Starker Tobak – LG Kiel hält BGH-Rechtsprechung zur gesamtwirtschaftlichen Betrachtung für verfassungswidrig

Unser altehrwürdiges Gerichtssystem ist mindestens stilistisch immer noch sehr autoritär und von Schwarzweiss-Betrachtung geprägt. Ein Gericht „erkennt“ das Recht. Wird ein unterinstanzliches Urteil von einer höheren Instanz aufgehoben, enthält das höherinstanzliche Urteil regelmäßig Hinweise, was die unterinstanzlichen Richter „verkannt“ haben, wo sie rechtsirrig oder schlicht zu Unrecht geurteilt haben. Das hat regelmäßig den paternalistischen Ton von Mamas und Papas, die den Mädels und Bubis der unteren Instanz ne Lektion erteilen und großmütig ausführen, wie es denn richtig geht. Angesichts der Tatsache, dass alle Richter hochqualifizierte Fachleute sind und regelmäßig zur Crème de la Crème ihres Universitätsjahrgangs zählen, kann ich mir gut vorstellen, dass unterinstanzliche Richter sich regelmäßig etwas gedemütigt fühlen.

Das Landgericht Kiel hat den Spieß einmal umgedreht und dem BGH (und der Clearingstelle) ausgerechnet zu unserem Schwerpunktthema EEG das juristische Äquivalent einer langen Nase gezeigt, und das in so unmißverständlicher Klarheit, dass es sich lohnt, einmal die Leitsätze in voller Länge zu lesen:

1. § 5 Abs. 1 S. 1 EEG 2009 macht nur dann eine Ausnahme von der Anschlussverpflichtung der Netzbetreiber an den geographisch nächstgelegenen Verknüpfungspunkt, wenn ein anderes Netz einen technisch und wirtschaftlich günstigeren Verknüpfungspunkt aufweist.

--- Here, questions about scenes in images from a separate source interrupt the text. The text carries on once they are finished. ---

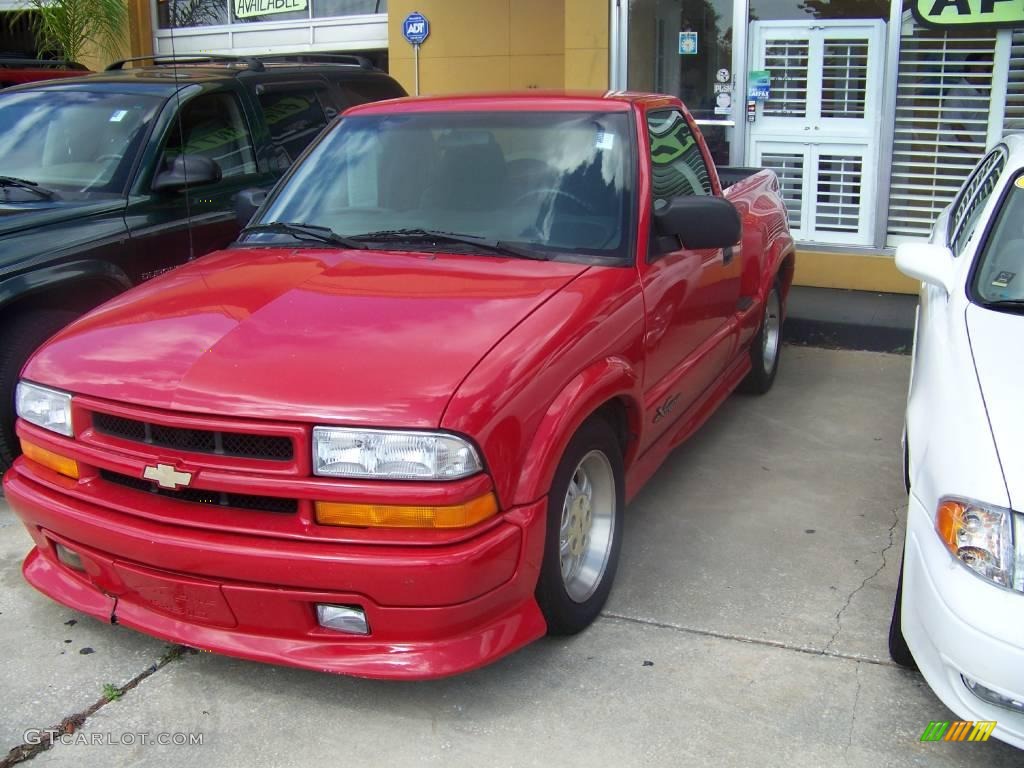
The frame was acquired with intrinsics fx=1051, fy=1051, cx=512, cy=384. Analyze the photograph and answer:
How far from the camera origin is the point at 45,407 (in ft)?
10.9

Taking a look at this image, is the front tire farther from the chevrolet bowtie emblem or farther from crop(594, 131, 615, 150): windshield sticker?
crop(594, 131, 615, 150): windshield sticker

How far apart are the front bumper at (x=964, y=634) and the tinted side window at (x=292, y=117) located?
4693 mm

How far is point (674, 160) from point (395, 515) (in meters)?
2.48

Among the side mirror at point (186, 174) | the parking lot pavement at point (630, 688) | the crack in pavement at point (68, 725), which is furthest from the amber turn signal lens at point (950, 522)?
the side mirror at point (186, 174)

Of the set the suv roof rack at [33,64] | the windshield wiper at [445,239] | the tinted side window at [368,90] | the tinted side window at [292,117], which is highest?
the suv roof rack at [33,64]

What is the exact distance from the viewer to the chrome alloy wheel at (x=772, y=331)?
6.21m

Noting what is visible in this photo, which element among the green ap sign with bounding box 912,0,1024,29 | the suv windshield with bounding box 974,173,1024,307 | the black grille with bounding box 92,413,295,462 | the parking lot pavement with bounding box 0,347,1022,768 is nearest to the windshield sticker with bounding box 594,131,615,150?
the suv windshield with bounding box 974,173,1024,307

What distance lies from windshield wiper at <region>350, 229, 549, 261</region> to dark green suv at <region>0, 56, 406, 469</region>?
1694 mm

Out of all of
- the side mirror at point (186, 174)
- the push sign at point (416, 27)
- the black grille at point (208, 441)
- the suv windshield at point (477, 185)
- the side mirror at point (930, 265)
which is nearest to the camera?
the black grille at point (208, 441)

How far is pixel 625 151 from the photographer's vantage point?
13.5 ft

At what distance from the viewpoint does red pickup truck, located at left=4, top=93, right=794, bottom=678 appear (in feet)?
9.44

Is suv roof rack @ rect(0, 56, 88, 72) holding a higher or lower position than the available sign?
lower

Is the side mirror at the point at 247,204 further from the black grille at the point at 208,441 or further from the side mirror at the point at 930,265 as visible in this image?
the side mirror at the point at 930,265

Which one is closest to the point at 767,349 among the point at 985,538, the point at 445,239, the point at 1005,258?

2. Aufgrund der Formulierung des § 5 Abs. 1 EEG kann entgegen der Rechtsprechung des Bundesgerichtshofes (Urteil vom 10. Oktober 2012, VIII ZR 362/11) und der Empfehlung der Clearingstelle EEG vom 29.09.2011 (Az. 2011/1) auch nicht davon ausgegangen werden, dass eine gesamtwirtschaftliche Betrachtung auch bei einem anderen möglichen Anschlusspunkt innerhalb desselben Netzes anzustellen ist.

3. Diese Auslegung widerspricht dem eindeutigen Wortlaut der neuen Regelung des § 5 Abs. 1 EEG 2009. Der BGH überschreitet damit in unzulässiger und nicht hinnehmbarer Weise die Grenze richterlicher Rechtsfortbildung. Diese Grenze hat das Bundesverfassungsgericht in seiner Entscheidung zur Auslegung des § 1578 Abs. 1 S. 1 BGB (vgl. BVerfGE 1 BvR 918/10, Beschluss des Ersten Senats vom 25. Januar 2011) klar herausgearbeitet.

Da bleibt kein Juristenauge trocken.

Ich glaube nicht, dass die Auffassung des LG Kiel in Zukunft größere Bedeutung haben wird. Aber mit etwas Glück wird die Entscheidung noch zu weiteren unterhaltsamen Urteilen führen. Ich wünsche den Vertretern des Anlagenbetreibers so viel Ausdauer, dass sie die Frage zum Bundesverfassungsgericht tragen. Vielleicht können wir in Zukunft von einer überraschenden Entscheidung des Bundesverfassungsgerichts berichten.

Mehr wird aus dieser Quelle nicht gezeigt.